Seine Art, ſich zu benehmen, ſie beſtändig zu beobachten,
entging bei aller Schlauheit und Geſchmeidigkeit ſeines
Verhaltens Jutta doch nicht ganz und nahm ſie immer
mehr gegen ihn ein. Wäre er ungeſchickt, oder geradezu
ungezogen gegen ſie geweſen, ſie würde ihn mit Güte zu⸗
recht gewieſen, mit Geduld ertragen haben; denn ſo wenig
dies früher der Fall geweſen, jetzt ſchien der Onkel mit
Franz zufrieden zu ſein und ihn nützlich zu finden.
Daher wäre Jutta ihm ebenfalls gern geneigt geweſen,
aber das Lauernde ſeines Weſens, ſein plötzliches Erſcheinen
im Zimmer, ohne daß man ſein Kommen gehört, oder
ſeine Abſicht erfahren hätte, ſein Verweilen hinter einem
Fenſtervorhang, während ſie mit Herrn Herbert plaudernd,
keine Ahnung davon hatte, das mißfiel ihr gründlich.

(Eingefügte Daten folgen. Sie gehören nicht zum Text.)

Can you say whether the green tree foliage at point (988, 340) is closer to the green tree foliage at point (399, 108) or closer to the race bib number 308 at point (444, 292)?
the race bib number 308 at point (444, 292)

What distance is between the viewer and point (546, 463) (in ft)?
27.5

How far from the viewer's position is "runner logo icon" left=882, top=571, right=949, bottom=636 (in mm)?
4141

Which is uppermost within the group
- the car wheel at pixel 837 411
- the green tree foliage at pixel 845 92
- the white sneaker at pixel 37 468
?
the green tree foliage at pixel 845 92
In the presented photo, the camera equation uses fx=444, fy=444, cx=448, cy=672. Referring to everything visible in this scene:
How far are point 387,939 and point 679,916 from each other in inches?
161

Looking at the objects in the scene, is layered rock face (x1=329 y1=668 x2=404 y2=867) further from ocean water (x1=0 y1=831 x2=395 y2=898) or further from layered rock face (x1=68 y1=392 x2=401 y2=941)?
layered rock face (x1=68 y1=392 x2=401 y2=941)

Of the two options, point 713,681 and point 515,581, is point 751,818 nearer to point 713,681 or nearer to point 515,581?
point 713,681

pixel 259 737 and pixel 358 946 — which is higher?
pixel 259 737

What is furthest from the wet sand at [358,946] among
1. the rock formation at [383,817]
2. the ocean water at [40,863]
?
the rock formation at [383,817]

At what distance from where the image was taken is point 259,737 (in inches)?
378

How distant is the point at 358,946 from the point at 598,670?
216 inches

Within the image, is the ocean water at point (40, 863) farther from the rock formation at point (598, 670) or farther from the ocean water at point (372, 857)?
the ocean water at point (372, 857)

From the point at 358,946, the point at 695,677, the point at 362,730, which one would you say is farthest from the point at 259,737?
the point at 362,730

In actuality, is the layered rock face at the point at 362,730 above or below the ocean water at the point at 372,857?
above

Sich ſelbſt keines Unrechts, keiner Heimlichkeit bewußt,
war ſie weit entfernt, dies Verhalten des Neffen auf den
Gaſt von Schattenthal beſonders zu beziehen, ſie hatte ja
vom erſten Erblicken an etwas Lauerndes und Heimtückiſches
an ihm gefunden, ſo dachte ſie auch jetzt nur daran, das⸗
ſelbe ebenſo, wie ſonſt ſeine unpaſſende Galanterie halb
ſpöttiſch, halb beläſtigt abzuwehren.